**Goal of the exercise**
Please give only the number of lines in the listing below that contain "Seats".

**Provided data**
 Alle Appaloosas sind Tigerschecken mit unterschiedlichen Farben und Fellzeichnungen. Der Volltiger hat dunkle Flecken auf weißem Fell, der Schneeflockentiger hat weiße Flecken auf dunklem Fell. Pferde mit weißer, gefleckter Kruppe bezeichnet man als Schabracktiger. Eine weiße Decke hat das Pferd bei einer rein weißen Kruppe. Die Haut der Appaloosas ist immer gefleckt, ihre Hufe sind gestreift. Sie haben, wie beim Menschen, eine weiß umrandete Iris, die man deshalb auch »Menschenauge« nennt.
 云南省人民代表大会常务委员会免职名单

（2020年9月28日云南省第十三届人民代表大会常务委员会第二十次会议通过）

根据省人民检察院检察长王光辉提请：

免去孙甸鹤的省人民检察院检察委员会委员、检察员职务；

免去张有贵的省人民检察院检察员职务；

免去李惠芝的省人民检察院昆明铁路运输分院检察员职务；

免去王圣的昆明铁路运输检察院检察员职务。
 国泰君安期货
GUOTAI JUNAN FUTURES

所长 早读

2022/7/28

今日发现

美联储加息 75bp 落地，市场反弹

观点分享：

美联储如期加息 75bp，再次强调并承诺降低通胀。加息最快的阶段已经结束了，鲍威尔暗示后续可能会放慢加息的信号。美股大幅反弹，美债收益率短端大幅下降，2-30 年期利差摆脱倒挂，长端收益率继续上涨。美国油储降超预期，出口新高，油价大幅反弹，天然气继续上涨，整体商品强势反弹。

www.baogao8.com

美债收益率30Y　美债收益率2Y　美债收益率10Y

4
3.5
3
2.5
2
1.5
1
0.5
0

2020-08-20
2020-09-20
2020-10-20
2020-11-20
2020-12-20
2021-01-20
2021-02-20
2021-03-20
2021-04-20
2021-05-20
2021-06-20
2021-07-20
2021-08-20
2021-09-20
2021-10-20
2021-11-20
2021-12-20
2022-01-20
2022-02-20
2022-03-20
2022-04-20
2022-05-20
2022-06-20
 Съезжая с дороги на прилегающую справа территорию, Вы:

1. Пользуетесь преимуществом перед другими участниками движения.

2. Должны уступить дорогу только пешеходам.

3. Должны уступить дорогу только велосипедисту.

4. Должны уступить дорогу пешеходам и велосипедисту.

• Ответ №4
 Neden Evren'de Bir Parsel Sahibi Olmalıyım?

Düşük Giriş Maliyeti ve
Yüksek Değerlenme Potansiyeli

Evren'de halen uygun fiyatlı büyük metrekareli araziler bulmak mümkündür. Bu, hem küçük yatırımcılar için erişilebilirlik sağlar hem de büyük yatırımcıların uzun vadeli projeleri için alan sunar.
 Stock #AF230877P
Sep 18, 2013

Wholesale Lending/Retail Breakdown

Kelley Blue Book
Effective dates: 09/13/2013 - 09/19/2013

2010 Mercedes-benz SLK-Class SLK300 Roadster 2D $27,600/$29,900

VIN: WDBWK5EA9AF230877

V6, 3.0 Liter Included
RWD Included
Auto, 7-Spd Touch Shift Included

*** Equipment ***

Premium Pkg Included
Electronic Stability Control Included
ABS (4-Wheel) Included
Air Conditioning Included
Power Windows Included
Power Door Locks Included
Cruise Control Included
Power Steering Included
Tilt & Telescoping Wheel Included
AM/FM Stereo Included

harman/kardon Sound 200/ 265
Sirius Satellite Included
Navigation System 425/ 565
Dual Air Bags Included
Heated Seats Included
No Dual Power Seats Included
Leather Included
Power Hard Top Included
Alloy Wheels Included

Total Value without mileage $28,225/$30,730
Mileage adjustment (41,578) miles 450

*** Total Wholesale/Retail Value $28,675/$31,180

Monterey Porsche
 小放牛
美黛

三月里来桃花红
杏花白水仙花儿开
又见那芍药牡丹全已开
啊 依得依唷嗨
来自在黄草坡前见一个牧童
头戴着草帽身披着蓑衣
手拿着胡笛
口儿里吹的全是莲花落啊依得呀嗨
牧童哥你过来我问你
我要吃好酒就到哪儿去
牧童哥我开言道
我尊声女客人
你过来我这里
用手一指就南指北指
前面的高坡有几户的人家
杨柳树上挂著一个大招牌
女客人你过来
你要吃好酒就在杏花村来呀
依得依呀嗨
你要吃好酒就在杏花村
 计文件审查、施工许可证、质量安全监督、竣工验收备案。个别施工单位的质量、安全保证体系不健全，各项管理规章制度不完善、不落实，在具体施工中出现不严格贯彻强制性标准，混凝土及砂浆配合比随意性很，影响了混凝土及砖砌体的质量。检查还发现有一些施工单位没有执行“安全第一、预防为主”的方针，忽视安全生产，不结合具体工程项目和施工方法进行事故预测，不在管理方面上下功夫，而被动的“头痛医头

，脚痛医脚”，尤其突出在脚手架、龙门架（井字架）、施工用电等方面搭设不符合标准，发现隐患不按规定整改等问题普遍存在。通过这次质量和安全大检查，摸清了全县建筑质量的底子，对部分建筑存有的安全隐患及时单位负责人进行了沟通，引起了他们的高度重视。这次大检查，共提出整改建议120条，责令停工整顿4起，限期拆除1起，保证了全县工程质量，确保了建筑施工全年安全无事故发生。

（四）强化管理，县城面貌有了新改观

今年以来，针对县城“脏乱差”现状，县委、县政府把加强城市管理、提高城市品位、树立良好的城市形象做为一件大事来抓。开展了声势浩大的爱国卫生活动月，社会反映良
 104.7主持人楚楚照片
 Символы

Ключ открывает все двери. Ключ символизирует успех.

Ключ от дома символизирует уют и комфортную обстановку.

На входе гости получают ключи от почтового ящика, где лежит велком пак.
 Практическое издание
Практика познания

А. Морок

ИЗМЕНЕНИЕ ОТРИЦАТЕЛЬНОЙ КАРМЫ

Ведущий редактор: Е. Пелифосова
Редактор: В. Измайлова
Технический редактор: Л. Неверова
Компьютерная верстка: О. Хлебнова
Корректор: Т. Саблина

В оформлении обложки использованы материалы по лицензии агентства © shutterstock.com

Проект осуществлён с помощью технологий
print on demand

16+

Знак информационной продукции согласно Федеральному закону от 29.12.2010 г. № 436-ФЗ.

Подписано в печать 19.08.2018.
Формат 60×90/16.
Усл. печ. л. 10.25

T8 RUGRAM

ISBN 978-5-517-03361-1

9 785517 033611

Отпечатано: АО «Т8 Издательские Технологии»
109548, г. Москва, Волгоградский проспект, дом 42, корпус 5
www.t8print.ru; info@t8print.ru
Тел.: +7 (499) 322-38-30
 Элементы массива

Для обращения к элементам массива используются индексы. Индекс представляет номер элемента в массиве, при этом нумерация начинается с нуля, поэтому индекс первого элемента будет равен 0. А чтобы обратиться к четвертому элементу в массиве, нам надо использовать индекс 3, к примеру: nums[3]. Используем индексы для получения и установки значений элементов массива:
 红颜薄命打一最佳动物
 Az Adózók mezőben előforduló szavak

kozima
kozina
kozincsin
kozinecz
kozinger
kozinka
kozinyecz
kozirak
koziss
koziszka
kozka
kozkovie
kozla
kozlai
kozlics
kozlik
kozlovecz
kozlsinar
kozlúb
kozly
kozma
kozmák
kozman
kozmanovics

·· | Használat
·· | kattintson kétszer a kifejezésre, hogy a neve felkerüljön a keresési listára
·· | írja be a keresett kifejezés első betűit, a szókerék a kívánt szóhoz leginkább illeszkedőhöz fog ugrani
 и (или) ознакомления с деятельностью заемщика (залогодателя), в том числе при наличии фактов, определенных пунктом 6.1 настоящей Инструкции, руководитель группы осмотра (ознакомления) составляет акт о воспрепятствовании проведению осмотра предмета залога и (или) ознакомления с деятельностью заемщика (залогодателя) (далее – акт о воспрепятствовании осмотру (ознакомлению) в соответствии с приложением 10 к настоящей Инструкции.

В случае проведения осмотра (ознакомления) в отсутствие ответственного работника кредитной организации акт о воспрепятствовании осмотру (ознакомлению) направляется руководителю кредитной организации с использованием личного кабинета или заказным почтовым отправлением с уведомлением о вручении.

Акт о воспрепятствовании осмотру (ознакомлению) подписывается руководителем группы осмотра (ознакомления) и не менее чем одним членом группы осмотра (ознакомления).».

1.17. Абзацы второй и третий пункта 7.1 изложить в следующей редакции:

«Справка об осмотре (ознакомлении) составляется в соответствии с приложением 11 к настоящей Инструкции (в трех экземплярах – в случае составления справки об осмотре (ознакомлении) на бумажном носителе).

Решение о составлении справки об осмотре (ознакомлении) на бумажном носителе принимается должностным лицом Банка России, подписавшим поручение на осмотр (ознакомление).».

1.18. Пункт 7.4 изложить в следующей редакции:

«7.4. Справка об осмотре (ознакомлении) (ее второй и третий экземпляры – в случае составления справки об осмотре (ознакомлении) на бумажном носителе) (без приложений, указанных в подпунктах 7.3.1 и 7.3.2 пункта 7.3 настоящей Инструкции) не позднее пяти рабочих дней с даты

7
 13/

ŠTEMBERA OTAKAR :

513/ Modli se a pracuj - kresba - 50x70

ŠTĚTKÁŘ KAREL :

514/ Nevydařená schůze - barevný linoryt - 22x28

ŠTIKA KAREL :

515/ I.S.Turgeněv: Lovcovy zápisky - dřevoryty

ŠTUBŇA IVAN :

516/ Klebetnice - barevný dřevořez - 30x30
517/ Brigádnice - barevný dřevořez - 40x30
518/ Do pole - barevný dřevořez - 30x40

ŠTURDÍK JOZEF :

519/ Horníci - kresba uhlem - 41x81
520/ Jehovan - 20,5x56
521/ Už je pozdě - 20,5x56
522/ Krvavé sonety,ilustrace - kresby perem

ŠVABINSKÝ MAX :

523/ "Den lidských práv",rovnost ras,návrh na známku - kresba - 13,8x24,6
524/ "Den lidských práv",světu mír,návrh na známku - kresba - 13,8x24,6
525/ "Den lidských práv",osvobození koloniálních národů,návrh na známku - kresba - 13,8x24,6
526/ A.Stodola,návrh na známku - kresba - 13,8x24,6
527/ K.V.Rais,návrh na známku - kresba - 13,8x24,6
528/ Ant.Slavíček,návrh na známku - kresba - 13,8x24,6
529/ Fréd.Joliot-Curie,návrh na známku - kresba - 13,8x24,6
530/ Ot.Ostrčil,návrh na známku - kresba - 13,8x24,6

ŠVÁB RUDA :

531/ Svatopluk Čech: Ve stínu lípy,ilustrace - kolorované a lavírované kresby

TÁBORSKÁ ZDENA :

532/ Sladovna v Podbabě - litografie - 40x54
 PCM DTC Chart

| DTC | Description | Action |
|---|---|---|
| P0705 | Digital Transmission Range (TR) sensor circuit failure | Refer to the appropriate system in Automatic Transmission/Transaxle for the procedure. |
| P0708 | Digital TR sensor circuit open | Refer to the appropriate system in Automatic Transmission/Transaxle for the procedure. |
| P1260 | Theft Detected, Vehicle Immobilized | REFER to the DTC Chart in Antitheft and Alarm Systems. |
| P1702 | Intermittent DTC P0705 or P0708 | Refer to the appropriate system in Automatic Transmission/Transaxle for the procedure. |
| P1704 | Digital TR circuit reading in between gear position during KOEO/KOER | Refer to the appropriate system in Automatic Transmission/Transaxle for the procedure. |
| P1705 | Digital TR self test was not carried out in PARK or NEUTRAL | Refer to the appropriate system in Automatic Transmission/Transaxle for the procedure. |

**Result**
2